--- COLLECTED MATERIAL ---

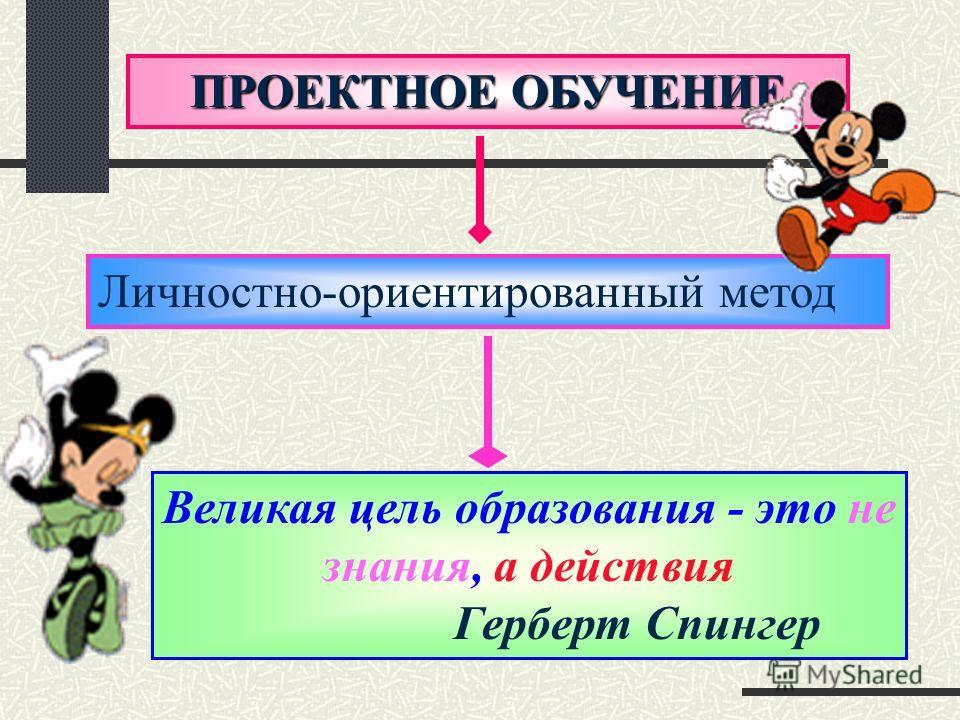 Великая цель образования - это не знания, а действия Герберт Спингер ПРОЕКТНОЕ ОБУЧЕНИЕ Личностно-ориентированный метод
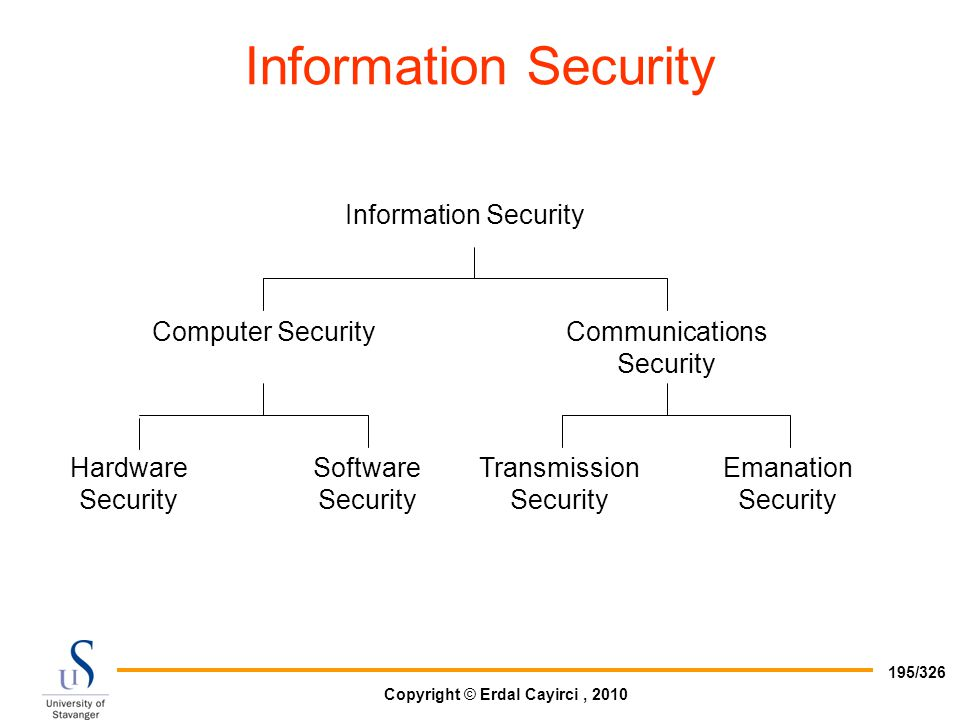 Information Security Information Security Computer Security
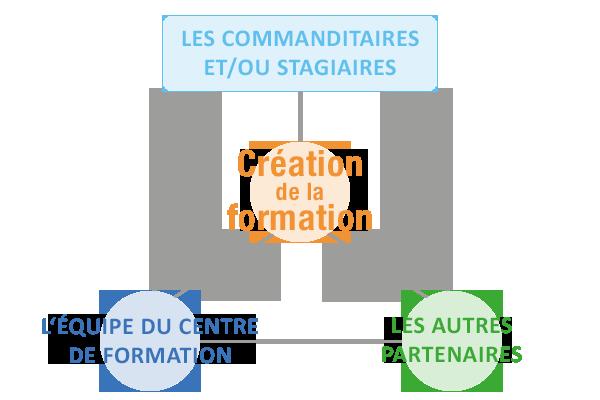 Schéma mission Centre de Formation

--- ACTIVITY ---
The data above must be given back verbatim, minus its images.

--- EXPECTED ANSWER ---
 Великая цель образования - это не знания, а действия Герберт Спингер ПРОЕКТНОЕ ОБУЧЕНИЕ Личностно-ориентированный метод
 Information Security Information Security Computer Security
 Schéma mission Centre de Formation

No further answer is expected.